Questa mattina durante il briefing con i giornalisti al Palazzo di Vetro si sono collegate virtualmente da Haiti Edem Wosornu, direttrice delle operazioni e dell’advocacy dell’Ufficio per gli affari umanitari ONU, Lucia Elmi, direttrice dei Programmi di Emergenza dell’UNICEF, e Andrea Koulaimah, direttrice per l’America latina e i Caraibi per le operazioni europee di protezione civile e di aiuto umanitario (ECHO), per illustrare le sfide che il Paese sta affrontando.
Questa delegazione si trova ad Haiti per una visita di quattro giorni, per incontrare le autorità haitiane e i partner nazionali, internazionali e locali e discutere della grave crisi che ha colpito il Paese e delle possibili strategie da mettere in campo a supporto degli aiuti disposti per l’emergenza.
Le funzionarie hanno riferito alcune testimonianze raccolte dalla comunità che lotta contro una delle peggiori catastrofi umanitarie della sua storia, aggravata da marzo a causa delle rinnovate violenze nella capitale Port-au-Prince da parte di gang armate.
Oltre 578.000 persone sono attualmente sfollate ad Haiti e oltre 1.000 scuole sono state chiuse o hanno visto le lezioni interrompersi. A distanza di 8 settimane dalla ripresa dell’anno scolastico le alte dirigenti hanno dichiarato: “La nostra preoccupazione è che ancora non sussistano le condizioni di sicurezza per poterle riaprire”.
Le relatrici hanno parlato di condizioni sempre più precarie che colpiscono soprattutto i più piccoli e i più vulnerabili. Incalzate dalle domande dei giornalisti che chiedevano sull’operato della forza keniota da poco arrivata a Port-au-Prince, hanno riferito che: “Non li abbiamo visti e neppure incontrati”.

RIGHE FORNITE:
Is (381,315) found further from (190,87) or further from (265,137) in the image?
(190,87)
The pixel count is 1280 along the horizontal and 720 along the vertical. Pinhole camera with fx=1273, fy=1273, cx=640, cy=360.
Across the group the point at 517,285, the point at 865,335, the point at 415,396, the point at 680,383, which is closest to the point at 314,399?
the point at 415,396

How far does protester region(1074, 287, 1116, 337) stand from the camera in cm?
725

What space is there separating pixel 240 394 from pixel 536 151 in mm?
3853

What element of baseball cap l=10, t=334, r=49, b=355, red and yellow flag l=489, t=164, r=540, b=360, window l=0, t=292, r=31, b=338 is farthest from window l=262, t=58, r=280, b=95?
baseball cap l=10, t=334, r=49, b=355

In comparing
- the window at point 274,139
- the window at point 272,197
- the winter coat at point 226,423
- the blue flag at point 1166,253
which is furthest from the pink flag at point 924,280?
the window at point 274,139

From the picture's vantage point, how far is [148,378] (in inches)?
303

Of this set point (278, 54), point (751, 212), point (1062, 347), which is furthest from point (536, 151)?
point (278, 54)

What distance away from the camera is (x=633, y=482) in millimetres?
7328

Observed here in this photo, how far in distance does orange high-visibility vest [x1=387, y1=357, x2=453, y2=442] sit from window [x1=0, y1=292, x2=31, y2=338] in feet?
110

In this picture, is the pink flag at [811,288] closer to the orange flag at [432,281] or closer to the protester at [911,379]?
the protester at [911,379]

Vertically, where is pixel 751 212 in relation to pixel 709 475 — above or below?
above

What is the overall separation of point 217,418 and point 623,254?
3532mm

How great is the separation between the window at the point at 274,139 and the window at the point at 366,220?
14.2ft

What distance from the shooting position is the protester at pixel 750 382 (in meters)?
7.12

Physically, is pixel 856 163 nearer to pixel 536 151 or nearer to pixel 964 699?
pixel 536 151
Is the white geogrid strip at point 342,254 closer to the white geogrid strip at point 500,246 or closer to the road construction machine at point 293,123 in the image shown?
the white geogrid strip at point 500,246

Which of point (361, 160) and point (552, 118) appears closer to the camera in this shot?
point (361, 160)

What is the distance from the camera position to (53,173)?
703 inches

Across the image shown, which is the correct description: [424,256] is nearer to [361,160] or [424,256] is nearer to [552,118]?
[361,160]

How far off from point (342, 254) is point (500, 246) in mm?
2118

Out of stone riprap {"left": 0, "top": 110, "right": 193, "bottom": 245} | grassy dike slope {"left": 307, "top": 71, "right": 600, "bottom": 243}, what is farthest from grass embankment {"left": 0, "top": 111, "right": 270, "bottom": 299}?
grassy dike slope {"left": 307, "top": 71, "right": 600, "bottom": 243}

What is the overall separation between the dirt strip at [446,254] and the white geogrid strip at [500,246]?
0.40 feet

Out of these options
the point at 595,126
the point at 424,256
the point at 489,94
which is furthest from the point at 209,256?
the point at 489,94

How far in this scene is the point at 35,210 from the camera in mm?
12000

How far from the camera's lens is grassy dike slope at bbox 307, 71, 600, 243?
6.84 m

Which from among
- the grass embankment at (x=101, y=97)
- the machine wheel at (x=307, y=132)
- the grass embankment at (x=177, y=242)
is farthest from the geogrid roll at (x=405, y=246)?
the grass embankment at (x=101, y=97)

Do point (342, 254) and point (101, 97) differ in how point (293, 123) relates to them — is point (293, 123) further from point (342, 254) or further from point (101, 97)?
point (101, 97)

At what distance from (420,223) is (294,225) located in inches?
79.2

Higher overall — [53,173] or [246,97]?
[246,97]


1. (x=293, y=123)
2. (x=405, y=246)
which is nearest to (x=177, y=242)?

COMPITO 1:
Ricopia dal testo sulla crisi ad Haiti la parte che si apre con le parole contenenti "Questa delegazione si" e si chiude con "disposti per l’emergenza.".
COMPITO 2:
Riprendi il testo sulla crisi ad Haiti dal punto in cui si ferma e portalo avanti.

RISPOSTA 1:
Questa delegazione si trova ad Haiti per una visita di quattro giorni, per incontrare le autorità haitiane e i partner nazionali, internazionali e locali e discutere della grave crisi che ha colpito il Paese e delle possibili strategie da mettere in campo a supporto degli aiuti disposti per l’emergenza.

RISPOSTA 2:
Anche se la riapertura dell’aeroporto internazionale ha permesso la ripresa degli invii umanitari, che in passato erano stati bloccati e in parte saccheggiati, il grido di aiuto è unanime. “Necessitano finanziamenti e occorrono rapidamente”. I fondi continuano a essere inconsistenti, i sostenitori iniziano a defilarsi e anche verso gli Stati Uniti, i maggiori finanziatori finora, c’è molta sfiducia sulla possibile ripresa.
Intanto il primo ministro di Haiti Garry Conille e il capo della polizia Normil Rameau hanno visitato il più grande ospedale del Paese situato nella capitale, dopo che le autorità hanno ripreso il controllo del nosocomio sottratto alle gang.
Il leader Conille ha riferito che l’edificio sembrava “una zona di guerra” dopo che negli ultimi mesi è stato teatro di diverse battaglie. “Questo ospedale non è per i ricchi, è per i poveri. Ci sono persone che hanno bisogno di un aiuto serio e che non possono andare da un medico privato”.
Il consigliere Louis Gérald Gilles ha annunciato che l’ospedale, che prima delle rappresaglie ospitava 1.500 persone al giorno, dovrebbe essere completamente ripristinato entro febbraio 2026.
Gli attacchi dei gruppi criminali hanno spinto il sistema sanitario di Haiti sull’orlo del collasso e l’escalation di violenza ha portato a un’impennata di pazienti con malattie gravi e una carenza di risorse per curarli.
Ad aprile, un ospedale di Medici Senza Frontiere è stato costretto a ridurre il numero di pazienti ambulatoriali che aveva in cura ogni giorno, da 150 a 50, lasciando decine di persone in fila per lunghe ore in attesa di cure mediche.